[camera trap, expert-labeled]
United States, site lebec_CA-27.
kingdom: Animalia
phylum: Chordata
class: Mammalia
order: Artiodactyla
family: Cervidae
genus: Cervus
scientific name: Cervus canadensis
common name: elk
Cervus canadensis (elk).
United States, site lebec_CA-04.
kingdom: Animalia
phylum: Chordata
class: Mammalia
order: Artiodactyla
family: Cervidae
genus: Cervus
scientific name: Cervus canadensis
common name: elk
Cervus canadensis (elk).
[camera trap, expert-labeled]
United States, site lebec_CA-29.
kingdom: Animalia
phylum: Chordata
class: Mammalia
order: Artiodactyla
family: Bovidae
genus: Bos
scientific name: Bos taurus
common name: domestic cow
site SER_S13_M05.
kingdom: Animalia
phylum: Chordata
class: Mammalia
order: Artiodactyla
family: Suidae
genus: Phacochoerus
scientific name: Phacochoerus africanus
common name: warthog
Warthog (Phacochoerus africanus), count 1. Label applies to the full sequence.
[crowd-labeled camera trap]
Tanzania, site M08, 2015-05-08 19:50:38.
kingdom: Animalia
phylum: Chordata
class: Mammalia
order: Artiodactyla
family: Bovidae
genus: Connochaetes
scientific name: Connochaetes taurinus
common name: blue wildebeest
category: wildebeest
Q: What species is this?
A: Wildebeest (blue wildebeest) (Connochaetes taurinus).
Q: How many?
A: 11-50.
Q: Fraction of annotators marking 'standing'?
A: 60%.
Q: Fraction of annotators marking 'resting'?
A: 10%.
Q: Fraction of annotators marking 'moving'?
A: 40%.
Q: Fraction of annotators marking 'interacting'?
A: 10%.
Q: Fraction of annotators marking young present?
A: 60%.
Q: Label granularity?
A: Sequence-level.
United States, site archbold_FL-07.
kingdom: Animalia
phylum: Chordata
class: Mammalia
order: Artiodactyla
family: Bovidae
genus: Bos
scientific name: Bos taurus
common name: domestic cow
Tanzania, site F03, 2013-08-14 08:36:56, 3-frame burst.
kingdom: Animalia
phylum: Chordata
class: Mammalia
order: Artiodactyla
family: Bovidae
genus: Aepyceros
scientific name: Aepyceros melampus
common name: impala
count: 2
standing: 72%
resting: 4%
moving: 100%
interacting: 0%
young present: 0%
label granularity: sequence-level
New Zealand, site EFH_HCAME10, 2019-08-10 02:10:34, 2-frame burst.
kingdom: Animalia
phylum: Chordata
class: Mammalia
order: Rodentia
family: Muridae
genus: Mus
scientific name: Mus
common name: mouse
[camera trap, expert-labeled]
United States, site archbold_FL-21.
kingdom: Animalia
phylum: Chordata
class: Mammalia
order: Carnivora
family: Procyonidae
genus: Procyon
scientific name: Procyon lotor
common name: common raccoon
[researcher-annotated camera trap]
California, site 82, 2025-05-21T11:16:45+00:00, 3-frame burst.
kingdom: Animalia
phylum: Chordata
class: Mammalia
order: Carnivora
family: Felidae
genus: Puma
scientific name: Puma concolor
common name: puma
☆ ☆ ☆
### [Work item]
Write the data out again in full. Match it word for word.

### [Written response]
[camera trap, expert-labeled]
United States, site lebec_CA-27.
kingdom: Animalia
phylum: Chordata
class: Mammalia
order: Artiodactyla
family: Cervidae
genus: Cervus
scientific name: Cervus canadensis
common name: elk
Cervus canadensis (elk).
United States, site lebec_CA-04.
kingdom: Animalia
phylum: Chordata
class: Mammalia
order: Artiodactyla
family: Cervidae
genus: Cervus
scientific name: Cervus canadensis
common name: elk
Cervus canadensis (elk).
[camera trap, expert-labeled]
United States, site lebec_CA-29.
kingdom: Animalia
phylum: Chordata
class: Mammalia
order: Artiodactyla
family: Bovidae
genus: Bos
scientific name: Bos taurus
common name: domestic cow
site SER_S13_M05.
kingdom: Animalia
phylum: Chordata
class: Mammalia
order: Artiodactyla
family: Suidae
genus: Phacochoerus
scientific name: Phacochoerus africanus
common name: warthog
Warthog (Phacochoerus africanus), count 1. Label applies to the full sequence.
[crowd-labeled camera trap]
Tanzania, site M08, 2015-05-08 19:50:38.
kingdom: Animalia
phylum: Chordata
class: Mammalia
order: Artiodactyla
family: Bovidae
genus: Connochaetes
scientific name: Connochaetes taurinus
common name: blue wildebeest
category: wildebeest
Q: What species is this?
A: Wildebeest (blue wildebeest) (Connochaetes taurinus).
Q: How many?
A: 11-50.
Q: Fraction of annotators marking 'standing'?
A: 60%.
Q: Fraction of annotators marking 'resting'?
A: 10%.
Q: Fraction of annotators marking 'moving'?
A: 40%.
Q: Fraction of annotators marking 'interacting'?
A: 10%.
Q: Fraction of annotators marking young present?
A: 60%.
Q: Label granularity?
A: Sequence-level.
United States, site archbold_FL-07.
kingdom: Animalia
phylum: Chordata
class: Mammalia
order: Artiodactyla
family: Bovidae
genus: Bos
scientific name: Bos taurus
common name: domestic cow
Tanzania, site F03, 2013-08-14 08:36:56, 3-frame burst.
kingdom: Animalia
phylum: Chordata
class: Mammalia
order: Artiodactyla
family: Bovidae
genus: Aepyceros
scientific name: Aepyceros melampus
common name: impala
count: 2
standing: 72%
resting: 4%
moving: 100%
interacting: 0%
young present: 0%
label granularity: sequence-level
New Zealand, site EFH_HCAME10, 2019-08-10 02:10:34, 2-frame burst.
kingdom: Animalia
phylum: Chordata
class: Mammalia
order: Rodentia
family: Muridae
genus: Mus
scientific name: Mus
common name: mouse
[camera trap, expert-labeled]
United States, site archbold_FL-21.
kingdom: Animalia
phylum: Chordata
class: Mammalia
order: Carnivora
family: Procyonidae
genus: Procyon
scientific name: Procyon lotor
common name: common raccoon
[researcher-annotated camera trap]
California, site 82, 2025-05-21T11:16:45+00:00, 3-frame burst.
kingdom: Animalia
phylum: Chordata
class: Mammalia
order: Carnivora
family: Felidae
genus: Puma
scientific name: Puma concolor
common name: puma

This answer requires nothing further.